[Instructions for the task]: From the local history blog passage, reproduce verbatim the stretch starting at "The Holden Chiefs, a" and ending at "Holden Saddle Club.".

[Passage shown]:
-*-*-
The Holden Chiefs, a semi-professional baseball team, provided sports entertainment weekly for large crowds. The team was highly competitive against teams from the Kansas City metropolitan area and Eastern Kansas featuring the likes of Sachel Page. The ballpark was built largely by Verle “Stub” Roberts, the owner of the Johnson County Lumber Company and was the Manager of the Holden Chiefs. Stub was also a scout for several major league teams as well. We had the Chamber of Commerce Park, that over the years housed livestock sheds, a go-cart track, the Boy Scout Cabin, and a swimming pool. Today, the area is owned by the City of Holden but the pool and the Boy Scout Cabin are gone. Basketball courts and picnic facilities have been added as well as a horse show arena, the Holden Saddle Club.

I will be writing much more about Holden as I write more for this blog. So much has changed and much as stayed the same and eventually I will bring you into the present! I was recently elected to the Board of Directors of the Johnson County Historical Society and I will share these stories in their quarterly newsletter. Holden has had a very rich history and many very interesting people have lived here. Your input is appreciated; you can reach me at castsmith713@gmail.com

Thank you for reading – stay tuned…DBC     

J – BEA THRAILKILL JOHNSON – The Russian Rulers Told Me

(YES, Another “J” – Another Johnson! Best read with Russian Vodka…)

Something happened to me on Saturday, October 29, 1960, a day that that I’ve never forgotten as it awakened my mind! I heard a presentation titled “The Russian Rulers Told Me”, given by Bea Johnson at the Missouri Association of Future Homemakers of America in Hendricks Hall on the campus of Central Missouri State College in my hometown of Warrensburg, Missouri. I had never heard of Bea but her words had a HUGE impact on me at the time. So, let me introduce Bea Thrailkill Johnson to you!

Bea was born in Warrensburg, Missouri to Florence (Coleman) and John Thrailkill on November 21, 1910. She attended College Laboratory School, and College High School, then enrolled at Central Missouri State College in Warrensburg before continuing her education at the University of Missouri – Columbia, receiving her degree in Journalism in 1932. (Of note – she transferred to MU at the insistence of her parents because they didn’t like the young man she was seeing at the time!)

After graduation Bea moved to Kansas City. She began her 26-year career as a radio and television personality, first at KMBC radio in 1936 using the name Joanne Taylor! Later she became the Women’s Director at KMBC television in 1952. She now had her own television show, a daily telecast titled Happy Home. During that time, she received national attention for her on camera interviews with Lady Astor, Aristotle Onassis, Prime Minister Nehru of India, J. Edgar Hoover and Marshal Zhukov of Russia. (Zhukov served as Chief of the General Staff, Minister of Defense and Presidium of Politburo.) She travelled to five continents and spoke in 47 states. She earned many awards for her radio and television work as well as many local and national awards for providing opportunities for women. She was named to the National Defense Advisory Committee and other national groups by presidents of both political parties and was active in local and national art and philanthropic organizations.
-*-*-
[Dataset extract]:
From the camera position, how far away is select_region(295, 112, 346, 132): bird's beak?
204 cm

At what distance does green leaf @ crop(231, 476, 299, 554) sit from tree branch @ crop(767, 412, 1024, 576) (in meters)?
-*-*-
[Complete output]:
The Holden Chiefs, a semi-professional baseball team, provided sports entertainment weekly for large crowds. The team was highly competitive against teams from the Kansas City metropolitan area and Eastern Kansas featuring the likes of Sachel Page. The ballpark was built largely by Verle “Stub” Roberts, the owner of the Johnson County Lumber Company and was the Manager of the Holden Chiefs. Stub was also a scout for several major league teams as well. We had the Chamber of Commerce Park, that over the years housed livestock sheds, a go-cart track, the Boy Scout Cabin, and a swimming pool. Today, the area is owned by the City of Holden but the pool and the Boy Scout Cabin are gone. Basketball courts and picnic facilities have been added as well as a horse show arena, the Holden Saddle Club.